SOURCE TEXT —
────

Aspell output parsing for Swedish
mmetayer opened this issue · 2 comments
Hello,
I encounter an error while parsing the output of Aspell for Swedish sentences with words containing a colon (:
) - in Swedish and Finnish, words can contain colons, see https://en.wikipedia.org/w/index.php?title=Colon_(punctuation)
here is the output of aspell:
$ aspell --lang=sv --encoding=UTF-8 -a
@(#) International Ispell Version 3.1.20 (but really Aspell 0.60.7-20110707)
S:t Petersburg är i Ryssland
& S:t 23 0: St, Set, Sot, Söt, Stl, Stå, Sy, Ät, Åt, Est, Ost, Öst, SI, SM, TT, Sa, Se, Sk, So, Så, Ut, Yt, SJ
? Petersburg 0 4: Peters
*
*
*
The issue comes from here: as there is more than one colon in the line, the $parts
contains more than 2 elements, and at line 192, $parts[0][3]
is not set, resulting in a notice, and even a fatal error if strict_types is enabled (PHP Fatal error: Uncaught TypeError: trim() expects parameter 1 to be string, null given
).
I guess a regexp would be more suitable in this case, I can try to do a PR if needed (though I'm not sure how to implement the tests yet...)
Hi @mmetayer thanks for reaching out.
Well this was unexpected. Today I learned that colon
is not a good separator ;)
Would be nice if you try to create a fix for this. I am happy to give some tipps on how to add tests for this case in the PR 👍
Thanks for your reactivity @icanhazstring , I'll try to do a PR as soon as I have time, hopefully this evening 🙂

────

DATA SUPPLIED —
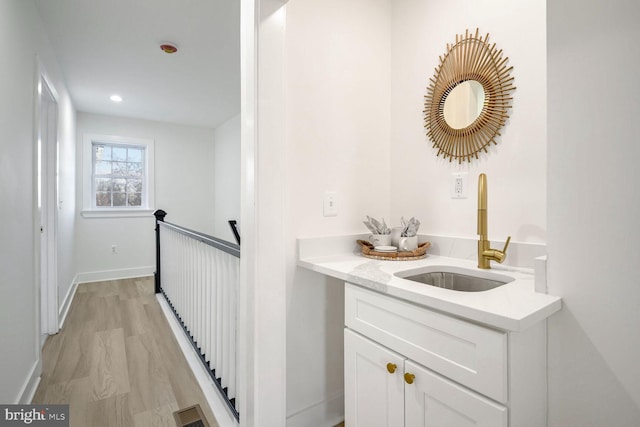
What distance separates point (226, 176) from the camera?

────

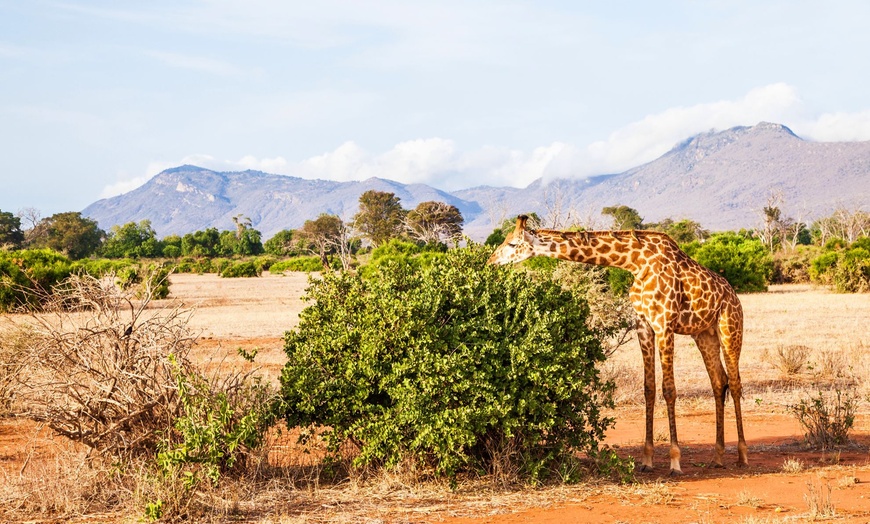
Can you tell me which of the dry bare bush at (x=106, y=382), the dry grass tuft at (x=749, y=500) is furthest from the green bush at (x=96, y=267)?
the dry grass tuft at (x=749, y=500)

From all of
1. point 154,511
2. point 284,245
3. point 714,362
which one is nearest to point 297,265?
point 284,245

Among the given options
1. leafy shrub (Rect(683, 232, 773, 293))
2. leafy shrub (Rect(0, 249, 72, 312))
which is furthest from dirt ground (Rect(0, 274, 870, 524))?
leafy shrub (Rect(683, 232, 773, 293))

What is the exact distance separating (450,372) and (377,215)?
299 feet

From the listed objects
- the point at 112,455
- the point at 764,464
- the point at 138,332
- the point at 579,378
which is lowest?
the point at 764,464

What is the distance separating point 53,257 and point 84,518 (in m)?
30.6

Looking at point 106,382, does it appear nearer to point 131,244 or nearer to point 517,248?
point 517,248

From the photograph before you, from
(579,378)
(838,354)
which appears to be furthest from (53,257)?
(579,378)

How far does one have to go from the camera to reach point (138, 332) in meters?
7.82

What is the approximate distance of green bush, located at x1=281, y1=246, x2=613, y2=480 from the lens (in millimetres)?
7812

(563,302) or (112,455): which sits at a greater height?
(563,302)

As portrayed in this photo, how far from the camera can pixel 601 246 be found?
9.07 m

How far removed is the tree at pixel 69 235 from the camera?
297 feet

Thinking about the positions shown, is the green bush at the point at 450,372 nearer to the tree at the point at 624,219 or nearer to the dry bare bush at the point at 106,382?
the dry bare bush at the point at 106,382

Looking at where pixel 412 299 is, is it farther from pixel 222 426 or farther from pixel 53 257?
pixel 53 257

────

JOBS —
(1) In the Aspell issue, update the passage from "S:t Petersburg är" to "for reaching out.", replacing "regexp" with "regular expression".
(2) According to the Aspell issue, which two languages allow words to contain colons?
(3) According to the Aspell issue, why is $parts[0][3] not set at line 192?

ANSWERS TO THE TASKS —
(1)
S:t Petersburg är i Ryssland
& S:t 23 0: St, Set, Sot, Söt, Stl, Stå, Sy, Ät, Åt, Est, Ost, Öst, SI, SM, TT, Sa, Se, Sk, So, Så, Ut, Yt, SJ
? Petersburg 0 4: Peters
*
*
*
The issue comes from here: as there is more than one colon in the line, the $parts
contains more than 2 elements, and at line 192, $parts[0][3]
is not set, resulting in a notice, and even a fatal error if strict_types is enabled (PHP Fatal error: Uncaught TypeError: trim() expects parameter 1 to be string, null given
).
I guess a regular expression would be more suitable in this case, I can try to do a PR if needed (though I'm not sure how to implement the tests yet...)
Hi @mmetayer thanks for reaching out.

(2) Swedish and Finnish.

(3) The line holds more than one colon, so $parts contains more than two elements and $parts[0][3] is not set. This produces a notice, or a fatal error if strict_types is enabled.